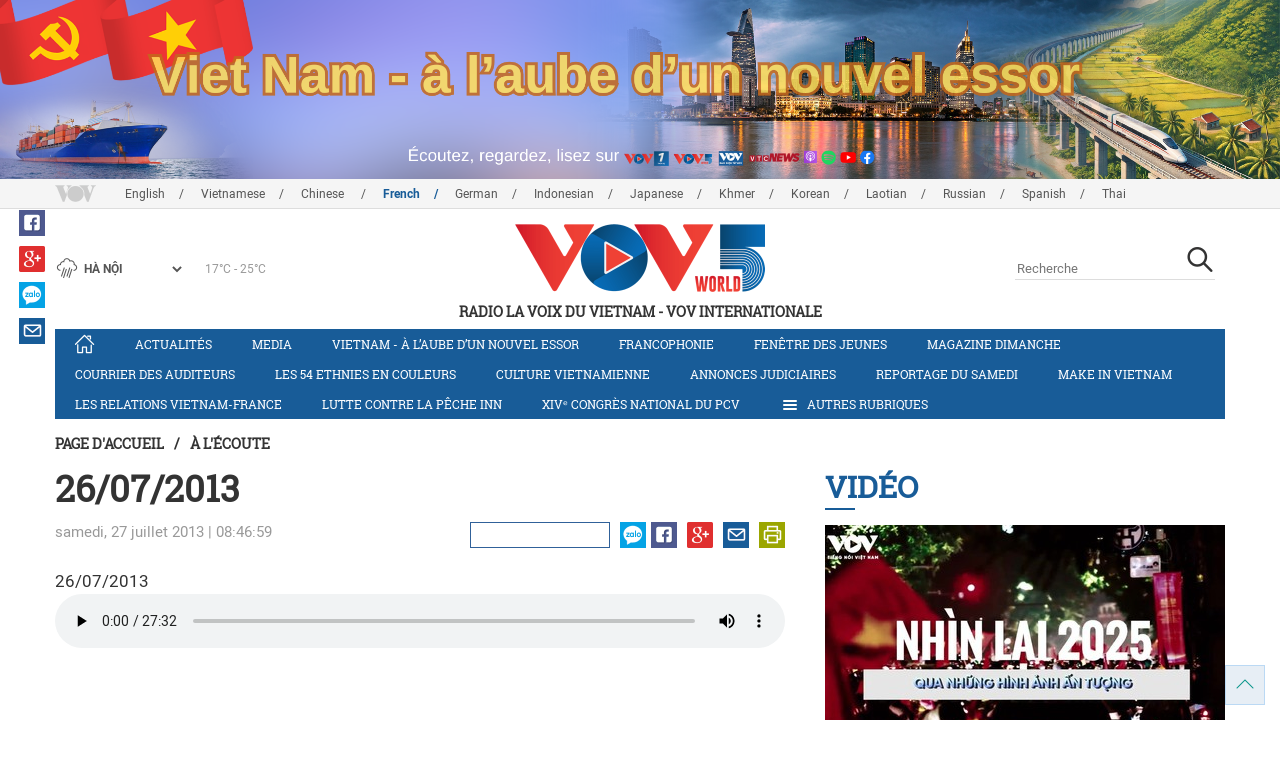

--- FILE ---
content_type: text/plain; charset=utf-8
request_url: https://vovworld.vn/ajax/tool.ashx?type=time&first=true&time=29480942
body_size: -89
content:
["1768881691545.73","8690e5f0fde3b7d4ce73a9cac26f853a"]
————————
--- HOW TO COMPLETE THIS TASK ---
Transcribe each entry precisely as given, leaving the pictures out.

--- RESPONSE TO THE EXERCISE ---
--- FILE ---
content_type: text/plain; charset=utf-8
request_url: https://vovworld.vn/ajax/tool.ashx?type=time&first=true&time=29480942
body_size: -89
content:
["1768881691545.73","8690e5f0fde3b7d4ce73a9cac26f853a"]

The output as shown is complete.